En el fragmento sobre nómadas y viajeros, ¿de qué huyen los nómadas forzados?

FRAGMENTO DE ORIGEN.
----
Es cierto que hay quienes se ven obligados a moverse, nómadas forzados, que se desplazan para sobrevivir, buscando tierras mejores y más amables, huyendo de dictadores y de las mentes cerradas y temerosas de todo lo diferente; pero también están los que lo hacen por gusto, los que necesitan estar en movimiento, porque el sedentarismo los agobia y llegan a un punto en que si los pies nos se mueven, se convierten en estatuas grises, sin vida.
Curiosos, aventureros, audaces, inquietos, aventados, locos: los paseantes y viajeros. Estos nómadas de hoy van recorriendo caminos, las huellas de otros que les sucedieron, dejando su propio rastro para que los que vienen detrás puedan pasarlo también, tropezando unos con otros mientras se pierden por calles y callejones de las ciudades del mundo, por senderos y entre la maleza de infinidad de espacios donde aún no es todo de concreto y metal.
Hasta aquí el pollo ya no está caliente, pero la revelación va tomando forma.
Muchos, tal vez todos, tenemos ese poquito de nómada, que se puede manifestar en menor o mayor medida, potenciado por otros factores como los recursos, la familia, el trabajo o el propio carácter. Cada uno tiene sus propias ataduras y éstas determinan qué tan lejos ir, o durante cuánto tiempo, por eso hablo de paseantes y viajeros, parecidos, distintos, de pies inquietos y espíritu curioso.
----
LOS DATOS.
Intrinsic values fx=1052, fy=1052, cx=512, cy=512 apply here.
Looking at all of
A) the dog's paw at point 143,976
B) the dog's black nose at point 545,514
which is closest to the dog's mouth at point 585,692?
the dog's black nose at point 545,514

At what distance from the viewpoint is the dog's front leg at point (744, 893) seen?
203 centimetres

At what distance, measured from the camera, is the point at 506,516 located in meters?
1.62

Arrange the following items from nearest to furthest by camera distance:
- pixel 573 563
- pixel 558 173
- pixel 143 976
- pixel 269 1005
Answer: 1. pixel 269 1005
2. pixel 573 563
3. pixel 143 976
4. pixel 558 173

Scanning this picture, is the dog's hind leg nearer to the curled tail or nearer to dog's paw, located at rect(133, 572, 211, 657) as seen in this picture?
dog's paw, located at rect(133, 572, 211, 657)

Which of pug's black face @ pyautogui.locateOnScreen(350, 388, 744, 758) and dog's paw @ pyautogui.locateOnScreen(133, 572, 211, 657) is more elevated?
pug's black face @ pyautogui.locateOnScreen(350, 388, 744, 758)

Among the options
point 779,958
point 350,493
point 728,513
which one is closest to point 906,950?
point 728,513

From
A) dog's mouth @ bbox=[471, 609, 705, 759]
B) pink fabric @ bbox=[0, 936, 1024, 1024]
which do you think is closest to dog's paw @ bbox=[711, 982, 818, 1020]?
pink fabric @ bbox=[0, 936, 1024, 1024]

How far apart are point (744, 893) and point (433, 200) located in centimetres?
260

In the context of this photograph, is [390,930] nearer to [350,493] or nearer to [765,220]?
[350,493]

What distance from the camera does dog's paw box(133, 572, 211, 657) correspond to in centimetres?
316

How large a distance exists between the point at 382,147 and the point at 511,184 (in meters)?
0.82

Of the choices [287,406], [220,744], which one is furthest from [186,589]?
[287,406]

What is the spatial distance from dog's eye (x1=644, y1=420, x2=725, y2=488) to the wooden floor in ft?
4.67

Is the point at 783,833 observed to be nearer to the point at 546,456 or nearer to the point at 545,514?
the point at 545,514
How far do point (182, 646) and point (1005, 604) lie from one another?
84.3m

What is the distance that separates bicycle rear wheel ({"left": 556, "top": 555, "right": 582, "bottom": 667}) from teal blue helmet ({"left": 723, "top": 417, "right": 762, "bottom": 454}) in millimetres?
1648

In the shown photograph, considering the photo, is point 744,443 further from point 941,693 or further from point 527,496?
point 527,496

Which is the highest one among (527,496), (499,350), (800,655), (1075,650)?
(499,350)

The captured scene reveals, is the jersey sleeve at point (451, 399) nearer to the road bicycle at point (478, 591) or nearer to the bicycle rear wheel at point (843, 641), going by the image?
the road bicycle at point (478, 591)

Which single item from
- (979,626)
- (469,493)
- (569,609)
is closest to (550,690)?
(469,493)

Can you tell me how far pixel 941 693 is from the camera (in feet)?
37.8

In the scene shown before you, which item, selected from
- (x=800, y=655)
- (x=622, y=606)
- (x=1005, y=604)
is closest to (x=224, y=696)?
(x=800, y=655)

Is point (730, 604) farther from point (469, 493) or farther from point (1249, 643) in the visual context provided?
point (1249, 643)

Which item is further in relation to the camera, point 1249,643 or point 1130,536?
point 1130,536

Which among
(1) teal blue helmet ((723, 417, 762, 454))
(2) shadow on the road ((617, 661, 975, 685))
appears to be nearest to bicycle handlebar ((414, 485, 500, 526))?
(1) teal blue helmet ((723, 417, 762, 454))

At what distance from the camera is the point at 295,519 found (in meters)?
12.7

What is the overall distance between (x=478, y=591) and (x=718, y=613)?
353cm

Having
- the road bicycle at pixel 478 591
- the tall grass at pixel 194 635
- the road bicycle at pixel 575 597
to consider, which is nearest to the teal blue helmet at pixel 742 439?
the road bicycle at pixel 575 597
----
TU RESPUESTA.
De dictadores y de las mentes cerradas y temerosas de todo lo diferente.